KARŞI TARAFIN SAVUNMASI : Davalı idare tarafından, Danıştay Beşinci Dairesince verilen kararın usul ve hukuka uygun bulunduğu ve temyiz dilekçesinde öne sürülen nedenlerin, kararın bozulmasını gerektirecek nitelikte olmadığı belirtilerek temyiz isteminin reddi gerektiği savunulmaktadır.

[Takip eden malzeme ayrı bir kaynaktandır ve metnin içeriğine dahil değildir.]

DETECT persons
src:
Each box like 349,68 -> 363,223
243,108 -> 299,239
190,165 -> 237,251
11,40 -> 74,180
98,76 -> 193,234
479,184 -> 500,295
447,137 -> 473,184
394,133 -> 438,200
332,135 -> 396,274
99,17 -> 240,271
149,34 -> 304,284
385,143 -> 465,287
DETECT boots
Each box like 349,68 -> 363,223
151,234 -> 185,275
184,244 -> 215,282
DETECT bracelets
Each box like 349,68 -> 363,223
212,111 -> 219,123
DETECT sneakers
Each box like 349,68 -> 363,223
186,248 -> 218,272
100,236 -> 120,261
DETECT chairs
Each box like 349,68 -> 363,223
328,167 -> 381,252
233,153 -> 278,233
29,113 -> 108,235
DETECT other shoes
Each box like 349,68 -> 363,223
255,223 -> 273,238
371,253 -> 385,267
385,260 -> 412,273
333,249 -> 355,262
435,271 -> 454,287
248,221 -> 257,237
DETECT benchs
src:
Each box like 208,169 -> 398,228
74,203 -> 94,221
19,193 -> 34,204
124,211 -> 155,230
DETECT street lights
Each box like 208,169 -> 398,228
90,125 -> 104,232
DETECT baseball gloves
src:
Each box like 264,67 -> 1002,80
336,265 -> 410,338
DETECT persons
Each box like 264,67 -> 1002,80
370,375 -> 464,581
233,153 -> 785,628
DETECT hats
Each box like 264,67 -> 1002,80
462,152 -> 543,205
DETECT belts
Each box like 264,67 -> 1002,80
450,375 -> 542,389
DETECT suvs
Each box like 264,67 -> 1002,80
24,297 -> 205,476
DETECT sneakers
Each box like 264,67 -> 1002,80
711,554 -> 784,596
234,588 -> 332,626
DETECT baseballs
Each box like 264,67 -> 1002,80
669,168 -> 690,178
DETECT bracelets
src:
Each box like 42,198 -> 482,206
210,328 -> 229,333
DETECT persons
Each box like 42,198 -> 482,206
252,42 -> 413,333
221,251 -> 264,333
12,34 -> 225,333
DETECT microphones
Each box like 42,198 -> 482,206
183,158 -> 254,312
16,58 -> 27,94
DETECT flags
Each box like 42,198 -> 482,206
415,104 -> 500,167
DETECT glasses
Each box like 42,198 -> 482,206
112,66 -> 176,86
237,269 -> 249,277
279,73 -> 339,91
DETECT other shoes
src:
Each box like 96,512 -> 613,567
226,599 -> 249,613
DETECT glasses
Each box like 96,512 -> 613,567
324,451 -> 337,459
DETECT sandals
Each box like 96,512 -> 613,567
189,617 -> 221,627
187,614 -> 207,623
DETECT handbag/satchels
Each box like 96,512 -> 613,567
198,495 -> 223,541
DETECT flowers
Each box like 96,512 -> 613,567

DANIŞTAY TETKİK HÂKİMİ …’IN DÜŞÜNCESİ : Temyiz isteminin reddi ile Daire kararının onanması gerektiği düşünülmektedir.

TÜRK MİLLETİ ADINA
Karar veren Danıştay İdari Dava Daireleri Kurulunca, Tetkik Hâkiminin açıklamaları dinlendikten ve dosyadaki belgeler incelendikten sonra, davacının Anayasa’ya aykırılık iddiası ciddi görülmeyerek gereği görüşüldü:

HUKUKİ DEĞERLENDİRME:
Danıştay dava dairelerinin nihai kararlarının temyizen incelenerek bozulması, 2577 sayılı İdari Yargılama Usulü Kanunu’nun 49. maddesinde yer alan;
“a) Görev ve yetki dışında bir işe bakılmış olması,
b) Hukuka aykırı karar verilmesi,
c)Usul hükümlerinin uygulanmasında kararı etkileyebilecek nitelikte hata veya eksikliklerin bulunması” sebeplerinden birinin varlığı hâlinde mümkündür.
Temyizen incelenen karar usul ve hukuka uygun olup, temyiz dilekçesinde ileri sürülen iddialar kararın bozulmasını gerektirecek nitelikte görülmemiştir.

Diğer yandan, UYAP ortamından yapılan inceleme sonucunda, davacının silahlı terör örgütüne üye olma suçundan 8 yıl 9 ay hapis cezası ile cezalandırılmasına ilişkin … Ağır Ceza Mahkemesinin … tarih ve E:…, K:… sayılı kararına karşı yapılan istinaf başvurusunun, … Bölge Adliye Mahkemesi … Ceza Dairesinin … tarih ve E:…, K:… sayılı kararıyla düzeltilerek esastan reddedildiği, bu karara karşı yapılan temyiz başvurusunun, Yargıtay … Ceza Dairesinin … tarih ve E:…, K:… sayılı kararıyla reddedildiği ve mahkumiyet kararının onanarak kesinleştiği anlaşılmaktadır.

KARAR SONUCU:
Açıklanan nedenlerle;
1. Davacının temyiz isteminin reddine,
2. Davanın yukarıda özetlenen gerekçeyle reddine ilişkin Danıştay Beşinci Dairesinin temyize konu 16/05/2022 tarih ve E:2017/6841, K:2022/3216 sayılı kararının ONANMASINA,
3. Kesin olarak, 22/12/2022 tarihinde oybirliği ile karar verildi.